Decision Intelligence – The Missing Link

A key factor in building trust is recognising that AI doesn’t replace human insights and experience – quite the opposite. Human operators and engineers bring a level of expertise, contextual knowledge and intuition that machines cannot replicate. Having a ‘human in the loop’ is therefore critical to an AI system’s effectiveness.

Decision Intelligence connects Explainable AI principles with operational trustworthiness by embedding human oversight at its core. For example, experienced technicians possess knowledge built up over years of practice. While they can’t be everywhere at once, their expertise can be integrated into AI systems to automate routine decisions while reserving complex or ambiguous scenarios for human intervention.

This balance between human and machine intelligence ensures AI systems remain transparent, reliable and dynamic. It also enables manufacturers to scale the knowledge of their experts, reducing variability across shifts and locations while maintaining trust and accountability.
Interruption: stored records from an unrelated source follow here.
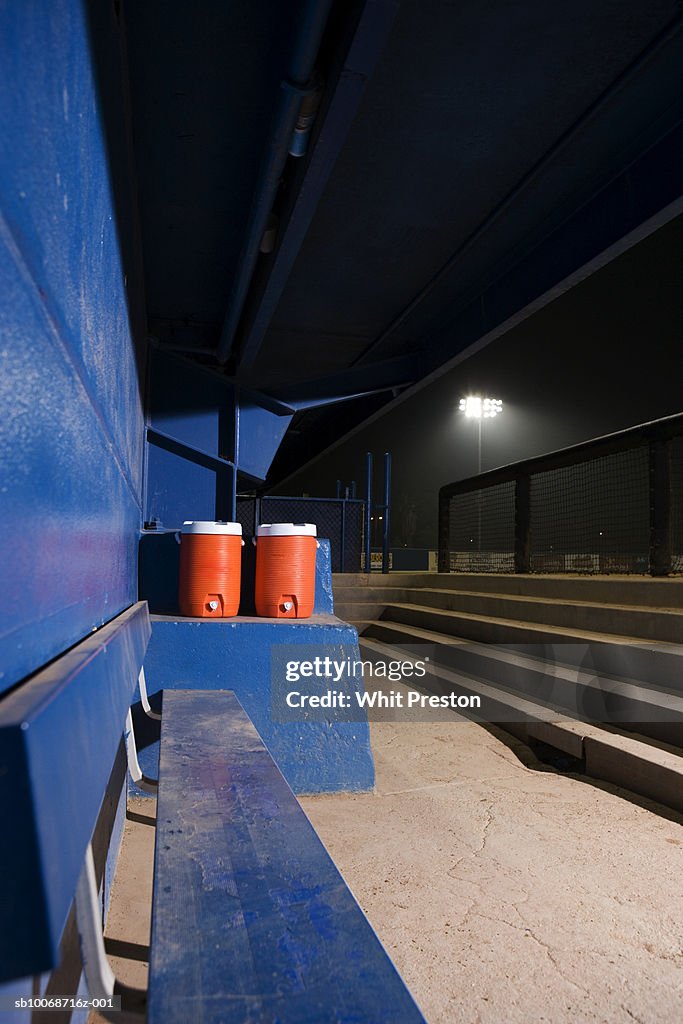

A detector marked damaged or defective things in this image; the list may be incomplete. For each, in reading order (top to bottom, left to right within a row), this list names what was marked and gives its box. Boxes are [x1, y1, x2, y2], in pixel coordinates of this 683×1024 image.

cracked concrete ground [98, 708, 679, 1024]
cracked concrete ground [301, 712, 683, 1024]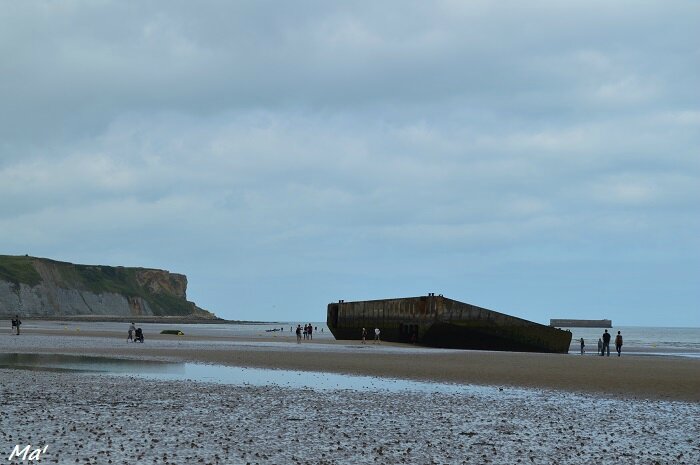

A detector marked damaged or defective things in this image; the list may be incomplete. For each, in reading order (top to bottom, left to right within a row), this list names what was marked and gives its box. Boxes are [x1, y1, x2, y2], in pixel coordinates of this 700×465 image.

rusted concrete structure [326, 294, 572, 352]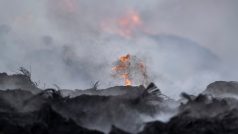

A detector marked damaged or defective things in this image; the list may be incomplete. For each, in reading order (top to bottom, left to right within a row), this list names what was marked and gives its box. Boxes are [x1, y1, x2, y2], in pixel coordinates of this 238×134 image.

mound of burnt material [0, 72, 40, 94]
mound of burnt material [203, 80, 238, 97]
charred debris [0, 69, 238, 133]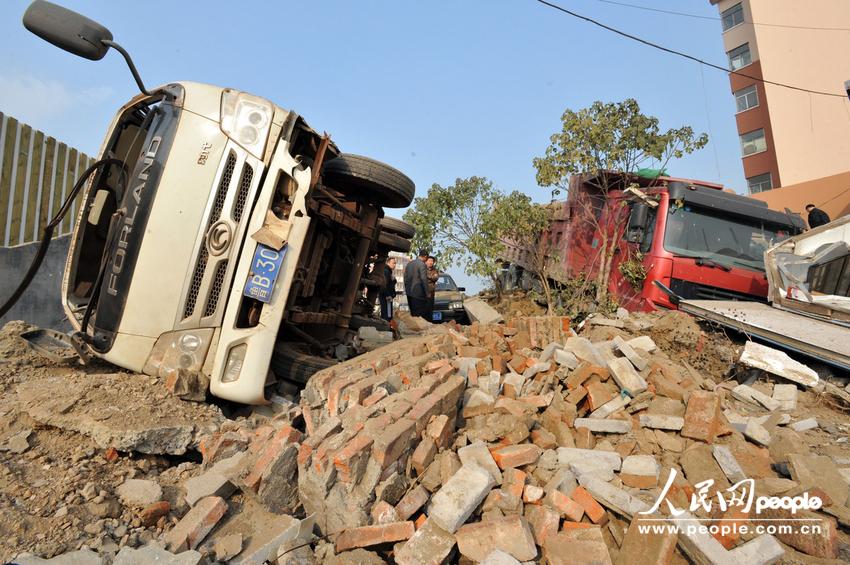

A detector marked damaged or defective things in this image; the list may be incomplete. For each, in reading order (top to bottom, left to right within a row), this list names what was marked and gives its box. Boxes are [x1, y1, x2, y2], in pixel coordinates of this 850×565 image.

toppled vehicle [22, 2, 414, 404]
overturned white truck [21, 2, 416, 404]
toppled vehicle [434, 272, 468, 322]
toppled vehicle [496, 172, 800, 310]
overturned white truck [668, 216, 848, 370]
toppled vehicle [680, 215, 848, 370]
damaged road surface [4, 306, 848, 560]
damaged infrastructure [4, 304, 848, 564]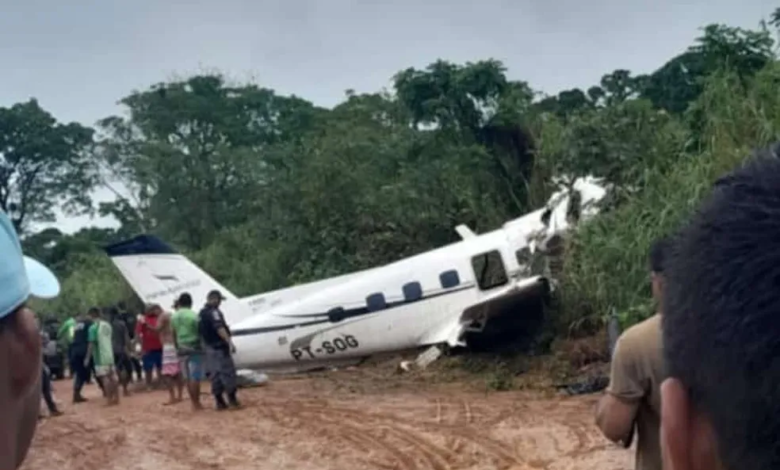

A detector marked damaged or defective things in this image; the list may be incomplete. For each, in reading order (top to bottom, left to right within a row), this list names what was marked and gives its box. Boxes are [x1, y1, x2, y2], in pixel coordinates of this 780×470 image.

crashed white aircraft [103, 176, 608, 370]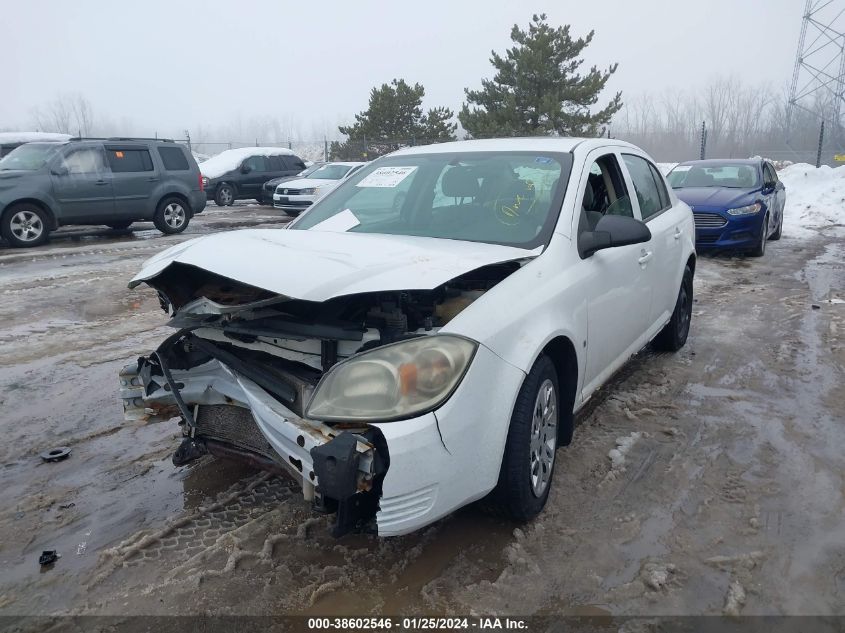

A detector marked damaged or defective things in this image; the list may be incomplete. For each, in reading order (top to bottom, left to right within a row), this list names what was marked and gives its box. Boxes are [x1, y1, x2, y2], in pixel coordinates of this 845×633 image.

detached bumper piece [118, 328, 390, 536]
broken headlight [304, 334, 474, 422]
damaged white sedan [122, 137, 696, 532]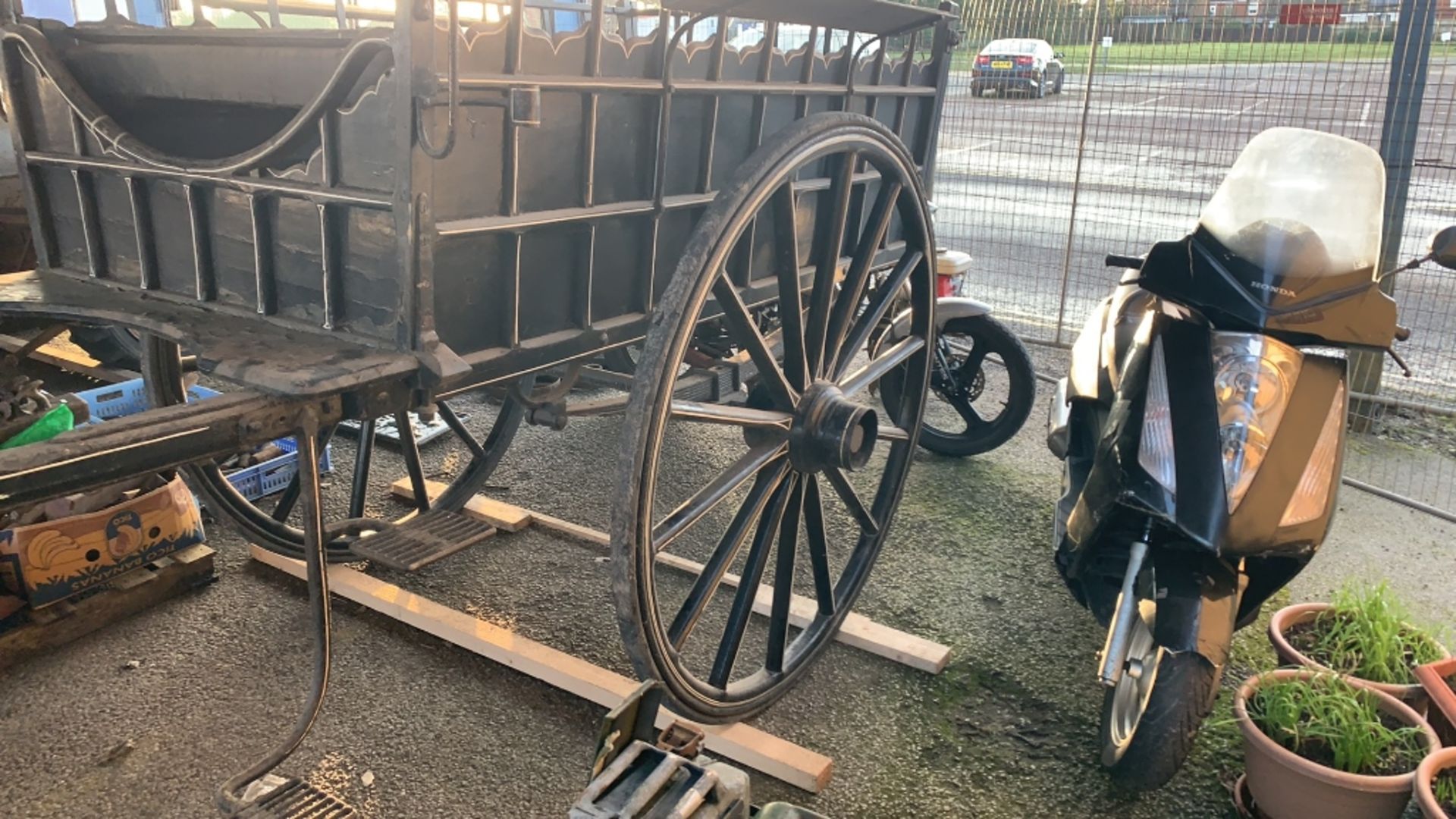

From Pilots to Trusted Partner

For AI adoption to move from pilot projects to the heart of manufacturing operations, trust must come first. A decision-centric approach offers a practical pathway to achieve this, ensuring AI systems are transparent, aligned with business goals and designed to augment human expertise.

When manufacturers trust their AI systems, they can harness the technology’s full potential, creating new opportunities for efficiency, resilience and competitive advantage. Decision Intelligence becomes the connector between Explainable AI and operational trust, moving AI from being perceived as a risk to becoming a trusted partner.